── Passage provided
4 F.3d 994
NOTICE: Sixth Circuit Rule 24(c) states that citation of unpublished dispositions is disfavored except for establishing res judicata, estoppel, or the law of the case and requires service of copies of cited unpublished dispositions of the Sixth Circuit.
Raymond SCHENTUR and Jo Ann Schentur, Plaintiffs-Appellants
v.
UNITED STATES of America, Defendant-Appellee.
No. 92-3605.
United States Court of Appeals, Sixth Circuit.
Aug. 30, 1993.
Before NELSON and NORRIS, Circuit Judges, and FRIEDMAN, District Judge.*
PER CURIAM.
This is an appeal from an order granting defendant's motion for summary judgment. Plaintiffs brought an action seeking refunds for income tax overpayments for the years 1981, 1982, 1983 and 1984. Defendant filed a motion for summary judgment, arguing that plaintiffs were barred from obtaining refunds by the three-year statute of limitations, as set forth in 26 U.S.C. Sec. 6511(b)(2)(A). The district court granted the motion, finding no genuine issue of material fact as to when the tax returns were filed. The district court also granted summary judgment on plaintiffs' claim that 26 U.S.C. Secs. 6502 and 6511 are unconstitutional.1 After a de novo review, we affirm.
I.
Plaintiffs Raymond and Jo Ann Schentur are taxpayers who filed joint income tax returns for the years 1981, 1982, 1983 and 1984. They overpaid their income taxes for 1981, 1982 and 1983 by $9,345, $4,921 and $5,933, respectively, and claim that they are entitled to refunds for these amounts. Plaintiffs also claim that they are entitled to $11,072 on their 1984 return as a credit for overpayment made in 1983.2 Plaintiffs requested refunds of these overpayments from the Internal Revenue Service. The IRS denied the requests on the grounds that the claims were untimely.
────
── Stored data
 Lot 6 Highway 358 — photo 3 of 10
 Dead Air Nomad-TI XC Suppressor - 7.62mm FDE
────
── Stored data
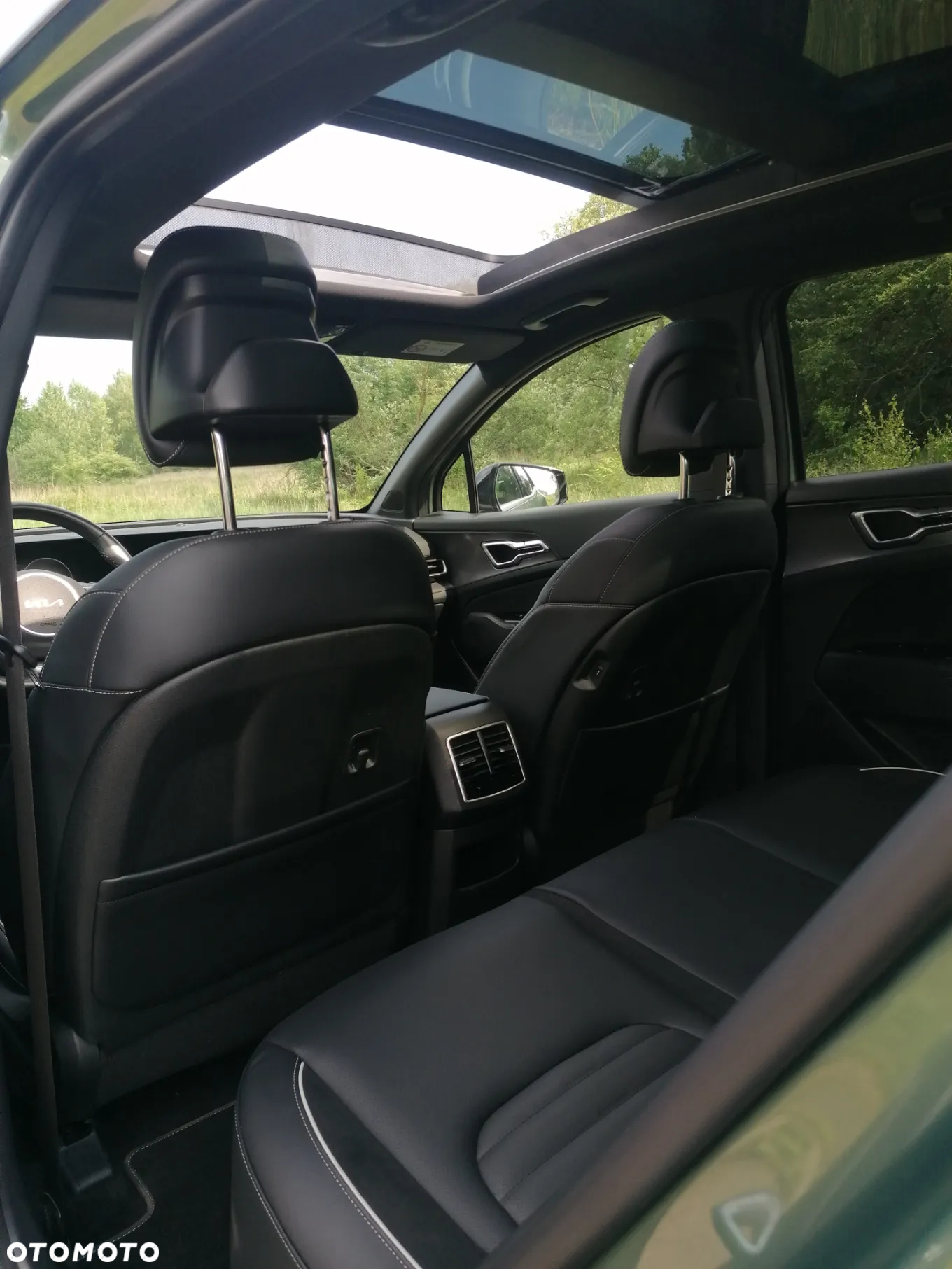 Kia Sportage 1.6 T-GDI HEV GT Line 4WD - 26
────
■ Required work
1) Rewrite the paragraph of the court opinion that begins "This is an appeal from an order" as a short bulleted list that keeps its main facts.
2) Reproduce word for word the part of the court opinion from "Raymond SCHENTUR and" up to and including "PER CURIAM.".

■ Answers by item
1)
- The appeal is from an order granting the defendant's motion for summary judgment.
- The plaintiffs sued for refunds of income tax overpayments for 1981, 1982, 1983 and 1984.
- The defendant argued that the three-year statute of limitations in 26 U.S.C. Sec. 6511(b)(2)(A) barred the refunds.
- The district court granted the motion and found no genuine issue of material fact as to when the returns were filed.
- It also granted summary judgment on the plaintiffs' claim that 26 U.S.C. Secs. 6502 and 6511 are unconstitutional.
- After a de novo review, the appeals court affirms.

2)
Raymond SCHENTUR and Jo Ann Schentur, Plaintiffs-Appellants
v.
UNITED STATES of America, Defendant-Appellee.
No. 92-3605.
United States Court of Appeals, Sixth Circuit.
Aug. 30, 1993.
Before NELSON and NORRIS, Circuit Judges, and FRIEDMAN, District Judge.*
PER CURIAM.